# ACTIVITY
Leaving the pictures aside, restate all of the data exactly.

# INFORMATION PROVIDED
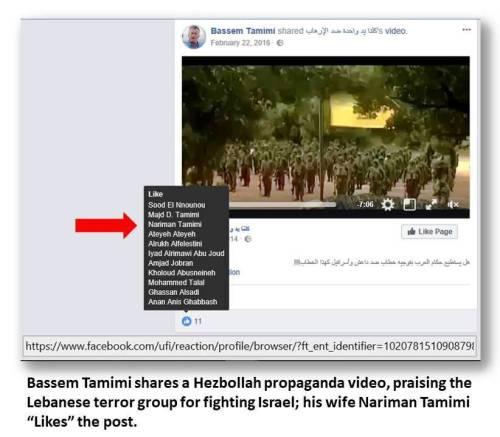 Bassem Nariman Tamimi like Hezbollah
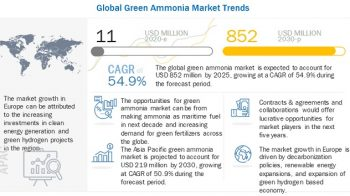 Green Ammonia Market to grow at a CAGR of 54.9% by 2030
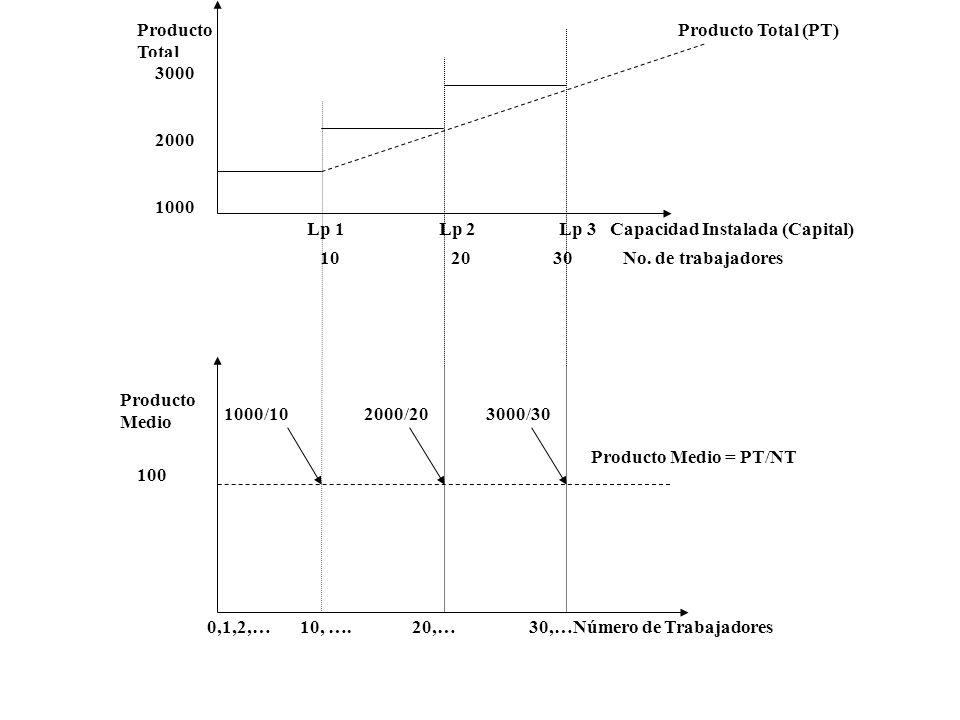 Producto Total Lp 1 Lp 2 Lp 3 Capacidad Instalada (Capital)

# THE ANSWER
 Bassem Nariman Tamimi like Hezbollah
 Green Ammonia Market to grow at a CAGR of 54.9% by 2030
 Producto Total Lp 1 Lp 2 Lp 3 Capacidad Instalada (Capital)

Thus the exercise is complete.